Atas dasar itulah kemudian, menurut mereka, peran dan keberadaan badan
usaha milik negara, dalam konteks pengelolaan keuangan negara, perlu dipikirkan kembali. Toh, di masa lalu (zaman Hindia Belanda) dikenal juga dua jenis
perusahaan, yaitu perusahaan rezim ICW dan perusahaan rezim IBW. Oleh karena
itu, apa salahnya bila konsep perusahaan rezim IBW yang dijadikan model dalam
mendirikan badan usaha milik negara dengan orientasi sebagaimana layaknya
perusahaan milik swasta murni. Dan, itu dapat dilakukan dengan sekedar
menyesuaikan maksud
dan tujuan pendirian badan usaha milik negara yang
murni ditujukan sebagai mesin pencari keuntungan.
Oleh
sebab itu,
maksud dan tujuan pendirian badan-badan usaha milik
negara dengan label PT-Persero
kemudian difokuskan hanya pada dua hal, yaitu : a. menyediakan barang dan/atau jasa
yang bermutu tinggi dan berdaya saing kuat; b. mengejar keuntungan guna
meningkatkan nilai perusahaan. Tanpa harus memikirkan tanggungjawabnya sebagai suatu unit pemerintah terhadap negara dan
rakyat.
Pada
kenyataannya, dengan berbekal pada hal-hal yang dijadikan landasan pemikiran
untuk melahirkan PT-Persero tersebut di atas, yaitu bahwa perlu adanya badan usaha milik negara sebagai unit pencari keuntungan bagi pemerintah (profit centre branch of the government) yang tidak berbeda dengan mesin pencari keuntungan milik
pengusaha swasta pada umumnya yang kini dituangkan dalam ketentuan perundang-undangan,
berbagai pihak kemudian menempatkan BUMN dengan bentuk PT-Persero tak ubahnya
seperti halnya perusahaan swasta murni. Hanya saja suatu kebetulan bahwa
pemiliknya adalah Negara. Tidak lebih dari itu ! Sebagai
korporasi, badan-badan usaha tersebut tidaklah perlu menempatkan dirinya
sebagai bagian dari pemilik, yang nota-bene adalah negara, khususnya dalam hal
kewajiban terhadap negara dan juga rakyat.
Bila
diperhatikan, ini adalah merupakan pangkal dari berbagai masalah yang selalu
timbul dalam hubungan antara badan usaha milik negara dengan Pemerintah sebagai
pemiliknya. Padahal, bila dirunut dengan cermat gagasan tentang lahirnya badan
usaha milik negara tersebut sikap ambigu yang selalu ditampilkan oleh berbagai
pihak seharusnya tidak pernah lahir.
Bukan
saja mengacu pada Undang-undang Keuangan Negara yang merupakan hukum positif
yang dijadikan landasan penyusunan berbagai ketentuan perundang-undangan
tentang badan usaha milik negara, praktek yang terjadi selama ini yang
mewajibkan badan-badan usaha milik negara memikul tanggungjawab negara di
bidang kesejahteraan masyarakat maupun perekonomian nasional pada umumnya
adalah suatu bentuk bukti nyata.
*
* *
Saya masih berusaha mencerna kata demi kata..karena memang pemahaman saya yang cukup dangkal..

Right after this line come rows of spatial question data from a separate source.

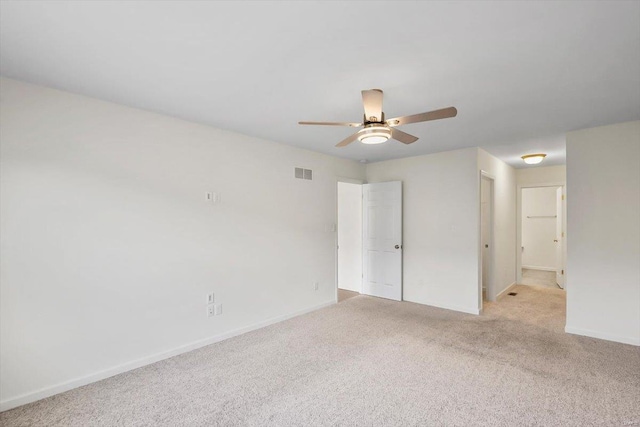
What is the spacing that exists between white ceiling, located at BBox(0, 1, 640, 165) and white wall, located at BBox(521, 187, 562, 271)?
6.00 metres

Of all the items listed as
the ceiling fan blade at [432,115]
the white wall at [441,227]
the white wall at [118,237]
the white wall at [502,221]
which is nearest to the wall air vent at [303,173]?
the white wall at [118,237]

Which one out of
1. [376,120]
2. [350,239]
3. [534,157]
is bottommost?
[350,239]

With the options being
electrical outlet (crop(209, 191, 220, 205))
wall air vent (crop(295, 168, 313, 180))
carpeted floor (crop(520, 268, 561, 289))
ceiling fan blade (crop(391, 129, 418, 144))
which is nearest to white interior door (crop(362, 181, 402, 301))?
wall air vent (crop(295, 168, 313, 180))

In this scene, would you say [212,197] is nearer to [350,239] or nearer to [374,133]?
[374,133]

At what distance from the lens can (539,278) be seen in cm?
716

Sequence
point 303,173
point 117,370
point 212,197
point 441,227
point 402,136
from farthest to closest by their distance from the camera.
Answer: point 441,227, point 303,173, point 212,197, point 117,370, point 402,136

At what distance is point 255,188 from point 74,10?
99.4 inches

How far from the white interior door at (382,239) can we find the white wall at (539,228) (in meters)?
5.32

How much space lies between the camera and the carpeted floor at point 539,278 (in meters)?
6.51

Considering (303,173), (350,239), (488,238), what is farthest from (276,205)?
(488,238)

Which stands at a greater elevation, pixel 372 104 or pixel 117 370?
pixel 372 104

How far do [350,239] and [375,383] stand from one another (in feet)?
11.6

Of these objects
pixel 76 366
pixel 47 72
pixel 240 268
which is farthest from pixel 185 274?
pixel 47 72

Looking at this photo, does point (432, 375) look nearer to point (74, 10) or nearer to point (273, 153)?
point (273, 153)
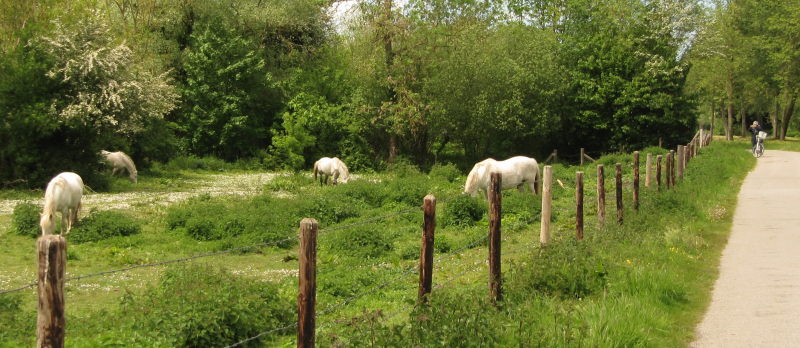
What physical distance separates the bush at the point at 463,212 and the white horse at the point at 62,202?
28.5ft

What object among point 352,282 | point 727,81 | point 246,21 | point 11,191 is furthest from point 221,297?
point 727,81

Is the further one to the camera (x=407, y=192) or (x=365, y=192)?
(x=365, y=192)

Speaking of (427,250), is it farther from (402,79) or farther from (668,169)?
(402,79)

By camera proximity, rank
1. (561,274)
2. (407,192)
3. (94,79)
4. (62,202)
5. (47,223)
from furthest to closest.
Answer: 1. (94,79)
2. (407,192)
3. (62,202)
4. (47,223)
5. (561,274)

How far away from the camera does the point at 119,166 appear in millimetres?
30234

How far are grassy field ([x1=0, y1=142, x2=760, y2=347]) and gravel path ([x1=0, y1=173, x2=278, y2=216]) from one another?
0.30 metres

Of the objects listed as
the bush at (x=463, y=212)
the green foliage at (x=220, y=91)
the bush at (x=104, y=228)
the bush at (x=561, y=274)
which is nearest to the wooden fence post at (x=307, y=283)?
the bush at (x=561, y=274)

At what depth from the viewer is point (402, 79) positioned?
39.7 m

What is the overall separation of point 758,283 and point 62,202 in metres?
14.2

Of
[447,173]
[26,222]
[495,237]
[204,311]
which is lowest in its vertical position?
[447,173]

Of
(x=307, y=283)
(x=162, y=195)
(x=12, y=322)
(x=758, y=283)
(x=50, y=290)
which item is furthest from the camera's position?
(x=162, y=195)

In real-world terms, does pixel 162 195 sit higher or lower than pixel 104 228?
lower

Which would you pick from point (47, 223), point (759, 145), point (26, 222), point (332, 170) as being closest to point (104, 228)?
point (47, 223)

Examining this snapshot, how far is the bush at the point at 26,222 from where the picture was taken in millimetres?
16078
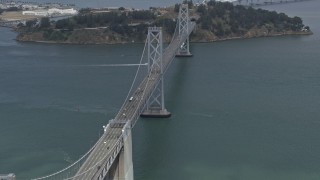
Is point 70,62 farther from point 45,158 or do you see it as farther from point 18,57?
point 45,158

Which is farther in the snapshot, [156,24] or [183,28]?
[156,24]

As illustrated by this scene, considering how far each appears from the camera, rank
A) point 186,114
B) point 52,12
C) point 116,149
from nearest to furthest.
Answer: point 116,149
point 186,114
point 52,12

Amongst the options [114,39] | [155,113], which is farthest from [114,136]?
[114,39]

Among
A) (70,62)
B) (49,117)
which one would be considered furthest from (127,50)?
(49,117)

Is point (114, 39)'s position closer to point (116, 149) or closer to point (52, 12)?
point (52, 12)

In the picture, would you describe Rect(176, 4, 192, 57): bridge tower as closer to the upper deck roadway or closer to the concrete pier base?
the upper deck roadway

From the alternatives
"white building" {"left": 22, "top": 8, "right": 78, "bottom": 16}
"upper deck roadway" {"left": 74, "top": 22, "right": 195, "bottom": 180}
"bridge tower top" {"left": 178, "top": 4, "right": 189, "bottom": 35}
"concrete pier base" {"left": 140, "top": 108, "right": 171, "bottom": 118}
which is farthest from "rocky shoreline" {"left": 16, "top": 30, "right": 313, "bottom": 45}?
"concrete pier base" {"left": 140, "top": 108, "right": 171, "bottom": 118}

ReplyDeleteTetapi terima kasih mas sudah menulis dengan gambalng, sebuah pembelajaran yang bagus
Salam
Blog Keuangan
Terima kasih Mas Andhika sudah mampir ke blog saya. Semoga yang telah anda baca dapat memberikan manfaat. Walaupun, mungkin, tidak sebagaimana yang diharapkan. Sebenarnya, artikel dimaksud merupakan bagian dari sebuah seri artikel. Yaitu, kira-kira bagian akhir yang hampir menyerupai sebuah simpulan. Tetapi, saya berpikir ada baiknya saya tampilkan dalam blog saat ini agar dapat menjadi bahan diskusi. Terima kasih.
ReplyDeleteSalam hangat,
SS
Terima kasih pak atas tulisan yang sangat berkesan ini. Saya salah satu yang jadi berpikir ulang apakah saat ini kita masih perlu mempertahankan BUMN sebagai alat negara? Mengingat sebagian besar sektor usaha BUMN sudah ada pasarnya bahkan BUMN yang dulu berjaya tidak mampu bersaing dalam pasar. Mungkin akan lebih baik apabila pemerintah melepaskan kepemilikannya pada BUMN tersebut ke pasar dan uangnya digunakan untuk tujuan nasional yang lebih strategis dalam mensejahterakan rakyat sehingga Pemerintah tidak bergantung terus pada Pembiayaan/Utang. Hal ini tentu saja jarus dengan berbagai pertimbangan yang matang mengingat masih banyaknya aset2 strategis negara yang dikuasai BUMN agar negara tidak "kecolongan". Saya harap Bapak lebih sering menulis dan berbagi pemikiran dan ilmu keuangan publik. Semoga Bapak selalu sehat dan dilindungi Tuhan YME.